** BEGIN INFORMATION SHOWN **
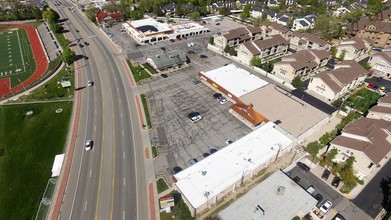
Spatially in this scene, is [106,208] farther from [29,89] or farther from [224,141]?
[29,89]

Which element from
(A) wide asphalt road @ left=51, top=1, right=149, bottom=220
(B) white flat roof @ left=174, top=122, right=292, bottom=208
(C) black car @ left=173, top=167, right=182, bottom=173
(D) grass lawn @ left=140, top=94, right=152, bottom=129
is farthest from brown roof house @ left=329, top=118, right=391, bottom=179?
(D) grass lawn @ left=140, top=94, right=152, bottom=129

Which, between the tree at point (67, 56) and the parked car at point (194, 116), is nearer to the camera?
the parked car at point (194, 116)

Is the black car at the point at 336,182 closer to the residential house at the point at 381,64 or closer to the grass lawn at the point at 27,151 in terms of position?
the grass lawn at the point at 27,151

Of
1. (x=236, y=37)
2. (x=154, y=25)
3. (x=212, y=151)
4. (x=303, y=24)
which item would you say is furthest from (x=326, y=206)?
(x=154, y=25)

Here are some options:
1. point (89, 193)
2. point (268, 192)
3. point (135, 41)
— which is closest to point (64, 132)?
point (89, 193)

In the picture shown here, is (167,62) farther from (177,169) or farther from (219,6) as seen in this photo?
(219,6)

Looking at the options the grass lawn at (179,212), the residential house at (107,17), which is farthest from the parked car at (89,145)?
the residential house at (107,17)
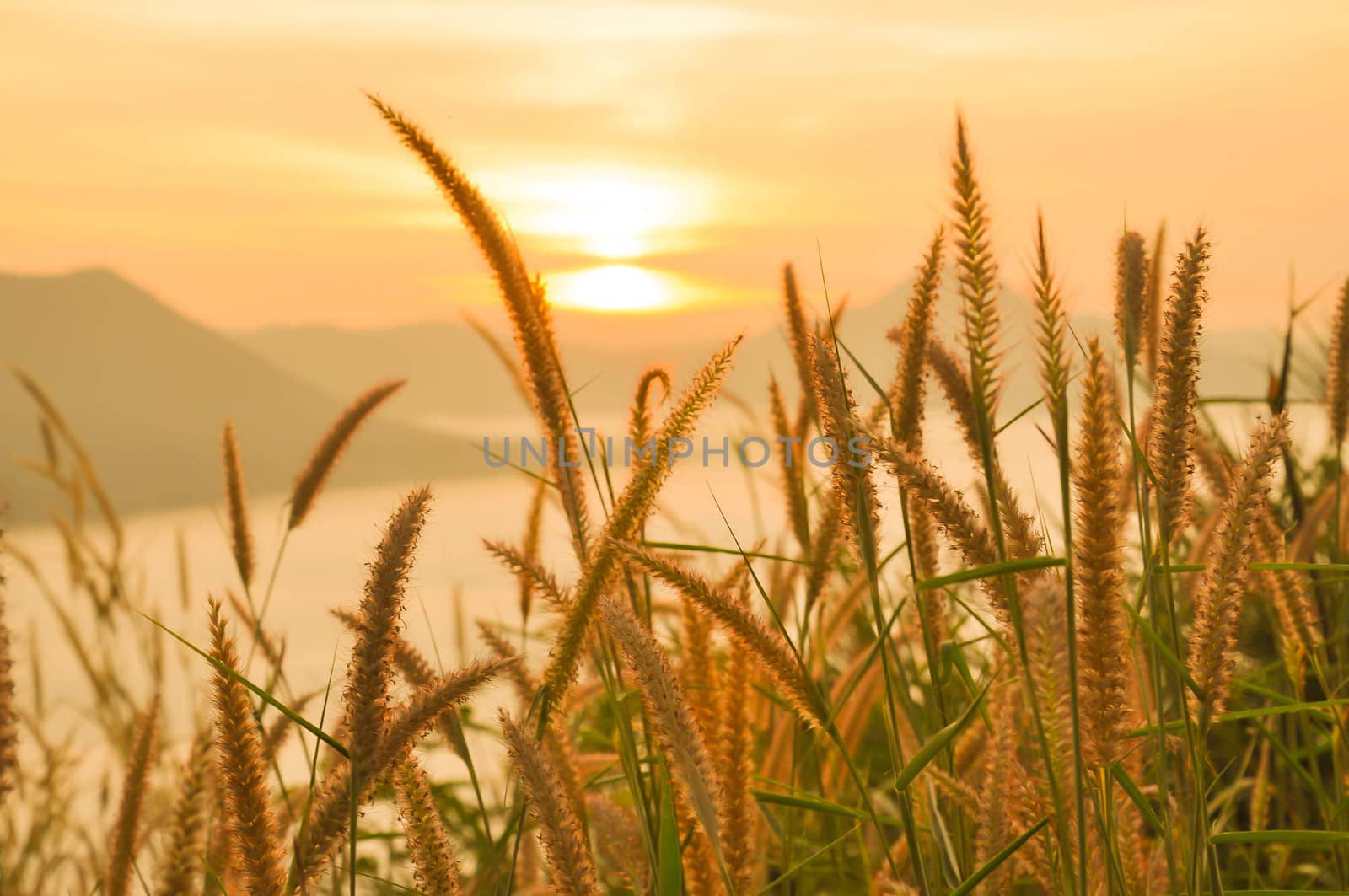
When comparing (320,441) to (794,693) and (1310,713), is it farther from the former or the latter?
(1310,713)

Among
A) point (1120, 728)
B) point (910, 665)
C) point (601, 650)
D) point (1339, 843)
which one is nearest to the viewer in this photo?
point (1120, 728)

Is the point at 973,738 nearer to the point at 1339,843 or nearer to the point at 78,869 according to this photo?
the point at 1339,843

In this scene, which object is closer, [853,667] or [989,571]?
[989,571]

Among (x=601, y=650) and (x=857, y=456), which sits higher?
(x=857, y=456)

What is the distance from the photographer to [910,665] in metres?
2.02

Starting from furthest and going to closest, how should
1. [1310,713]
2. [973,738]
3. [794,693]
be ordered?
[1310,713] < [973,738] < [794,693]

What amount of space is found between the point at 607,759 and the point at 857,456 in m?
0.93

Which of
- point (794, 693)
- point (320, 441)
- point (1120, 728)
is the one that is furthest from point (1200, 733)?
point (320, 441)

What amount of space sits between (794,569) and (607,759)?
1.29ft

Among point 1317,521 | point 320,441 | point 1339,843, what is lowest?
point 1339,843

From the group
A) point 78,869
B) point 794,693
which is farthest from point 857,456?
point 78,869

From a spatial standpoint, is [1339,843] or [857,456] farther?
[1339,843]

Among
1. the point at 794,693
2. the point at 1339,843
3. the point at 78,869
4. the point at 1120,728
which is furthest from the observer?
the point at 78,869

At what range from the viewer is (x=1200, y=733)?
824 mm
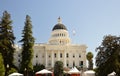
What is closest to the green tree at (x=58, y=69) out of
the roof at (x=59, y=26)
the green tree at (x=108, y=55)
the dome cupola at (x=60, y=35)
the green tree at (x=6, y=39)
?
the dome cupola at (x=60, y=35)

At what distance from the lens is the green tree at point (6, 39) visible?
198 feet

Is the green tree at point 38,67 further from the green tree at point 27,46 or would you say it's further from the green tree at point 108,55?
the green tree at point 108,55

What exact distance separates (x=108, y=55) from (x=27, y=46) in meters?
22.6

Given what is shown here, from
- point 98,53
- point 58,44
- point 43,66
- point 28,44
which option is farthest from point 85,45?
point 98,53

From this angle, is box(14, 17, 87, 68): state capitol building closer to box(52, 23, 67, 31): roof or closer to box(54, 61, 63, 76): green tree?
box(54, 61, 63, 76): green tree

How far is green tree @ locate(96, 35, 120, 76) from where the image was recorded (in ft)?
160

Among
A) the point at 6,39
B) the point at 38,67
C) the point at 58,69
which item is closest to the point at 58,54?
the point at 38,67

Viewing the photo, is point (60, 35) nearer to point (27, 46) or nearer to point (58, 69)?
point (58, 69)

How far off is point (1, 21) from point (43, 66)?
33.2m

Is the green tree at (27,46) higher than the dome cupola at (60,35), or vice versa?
** END INFORMATION SHOWN **
▶ [YOUR TASK]: Copy out, word for word, the lines of the material from the one containing "How far off" through the end of the material, including both of those end lines.

▶ [SOLUTION TO THIS EXERCISE]:
How far off is point (1, 21) from point (43, 66)?
33.2m

Is the green tree at (27,46) higher than the dome cupola at (60,35), or vice versa?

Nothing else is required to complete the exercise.